#### [DOKUMENTTEXT]
▼
Die Weltbörsen haben im 1. Quartal 1990 trotz der dramatischen Ereignisse in Tokio einen bemerkenswert stabilen Trend gezeigt. Während der Tokioter Nikkei-Index für 225 führende Aktien in den ersten drei Monaten dieses Jahres um 8.935 Punkte oder 23 Prozent fiel, konnte der Deutsche Aktien-Index „DAX“ in Frankfurt 178 Punkte zulegen und gewann damit rund zehn Prozent.

Das Fiskaljahr 1990/91 hatte vorgestern an der Tokioter Börse mit einem noch schwärzeren Tag begonnen als das alte Fiskaljahr vergangener Woche geendet hatte: Der Nikkei, der bereits am Freitag scharf um 1.045,71 Punkte gefallen war, erlitt den zweitsteilsten Kurssturz der japanischen Börsengeschichte und sank um 1.978,38 Punkte auf einen Schlußkurs von 28.002,07. Nur im Oktober 1987, am Tag nach dem „Schwarzen Montag“ an der Wall Street, war der Index mit einem Rückfall um 3.836,48 Punkte noch stärker gesunken.

Verschärft wurde die Situation durch einen Bericht auf der Titelseite der größten und einflußreichsten japanischen Wirtschaftszeitung „Nihon Keizai Shimbun“, nach dem die großen japanischen Versicherungsunternehmen sich wegen der trüben Aussichten an der Börse von einem Großteil ihrer Aktien trennen wollten. Dementis der Betroffenen und dann auch des Finanzministeriums richteten wenig aus: Die wichtigsten institutionellen Anleger hätten bisher nur an ihren Aktienpaketen festgehalten, um am Ende des Fiskaljahres keine Verluste ausweisen zu müssen, hieß es an der Börse. Jetzt seien sie entschlossen, ihre Milliarden lukrativer anzulegen.
▲
#### [DATENSÄTZE]
▼
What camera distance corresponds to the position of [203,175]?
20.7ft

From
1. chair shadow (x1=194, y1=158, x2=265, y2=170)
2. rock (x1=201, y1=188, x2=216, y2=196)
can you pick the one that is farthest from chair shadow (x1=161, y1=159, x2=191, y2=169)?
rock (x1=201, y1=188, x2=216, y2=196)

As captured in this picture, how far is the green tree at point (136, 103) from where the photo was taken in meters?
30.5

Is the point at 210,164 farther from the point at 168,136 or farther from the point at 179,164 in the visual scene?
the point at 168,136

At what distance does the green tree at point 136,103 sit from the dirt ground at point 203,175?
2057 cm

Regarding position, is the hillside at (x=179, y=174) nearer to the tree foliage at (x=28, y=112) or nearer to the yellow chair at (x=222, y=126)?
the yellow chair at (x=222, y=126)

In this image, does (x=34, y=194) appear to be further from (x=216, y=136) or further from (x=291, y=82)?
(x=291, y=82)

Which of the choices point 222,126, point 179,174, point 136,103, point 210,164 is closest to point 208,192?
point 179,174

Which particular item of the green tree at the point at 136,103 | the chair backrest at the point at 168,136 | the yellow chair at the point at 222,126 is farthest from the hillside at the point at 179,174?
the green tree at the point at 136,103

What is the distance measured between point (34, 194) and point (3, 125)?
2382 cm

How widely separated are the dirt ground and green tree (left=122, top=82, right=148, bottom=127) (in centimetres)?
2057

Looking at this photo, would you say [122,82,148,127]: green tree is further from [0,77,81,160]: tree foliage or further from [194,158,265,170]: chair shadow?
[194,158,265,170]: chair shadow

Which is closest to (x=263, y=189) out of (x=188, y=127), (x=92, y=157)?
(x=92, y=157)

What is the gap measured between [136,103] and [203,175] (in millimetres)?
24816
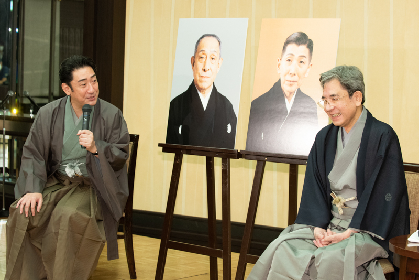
▲
#### [GESTELLTE AUFGABEN]
• A. Beantworten Sie anhand des Textes über die Weltbörsen im ersten Quartal 1990 folgende Fragen:
(i) Um wie viel Prozent fiel der Nikkei-Index in den ersten drei Monaten des Jahres?
(ii) Bei welchem Schlusskurs endete der Nikkei am ersten Handelstag des Fiskaljahres 1990/91?
(iii) In welcher Zeitung erschien der Bericht über die Verkaufspläne der japanischen Versicherungsunternehmen?
• B. Führen Sie den Text über die Weltbörsen im ersten Quartal 1990 im Anschluss an seinen letzten Satz fort.
Die Datensätze stammen aus einer anderen Quelle als der Dokumenttext.

#### [ERWARTETE ERGEBNISSE]
• A.
(i) Um 23 Prozent.
(ii) Bei 28.002,07 Punkten.
(iii) In der „Nihon Keizai Shimbun“.

• B.
Ein noch tieferer Sturz des Kursniveaus wurde nur dadurch verhindert, daß praktisch niemand kaufen wollte. Dadurch blieben viele Aktien ohne Notierung. „Das geringe Handelsvolumen war andererseits auch das einzig tröstliche an diesem Montag“, sagte ein Broker. Das erneute Kursdebakel führte aber in Europa nur zu unbedeutenden Kurseinbußen. DAX verlor am Montag 1,9 Prozent seines Wertes.

„Die internationalen Börsen haben sich von Tokio abgekoppelt“, behaupten führende Wertpapieranalysten in New York. Sie verweisen in diesem Zusammenhang auf die „angesichts der astronomischen japanischen Börsenkurse“ längst überfällige Korrektur in Tokio und den Höhenflug des Dollar gegenüber dem Yen. Der japanische Markt schien anders als die europäischen und amerikanischen Börsen durch das enge Zusammenspiel von Finanzministerium, Banken, Großunternehmen und sonstigen institutionellen Anlegern lange gegen jeden Abwärtstrend gefeit. „Dieses Märchen können wir angesichts eines Wertverlustes von mehr als einer Billion Dollar in Tokio innerhalb von drei Monaten vergessen“, meinte Kenneth Arena, ein erfahrener amerikanischer Broker am Montag.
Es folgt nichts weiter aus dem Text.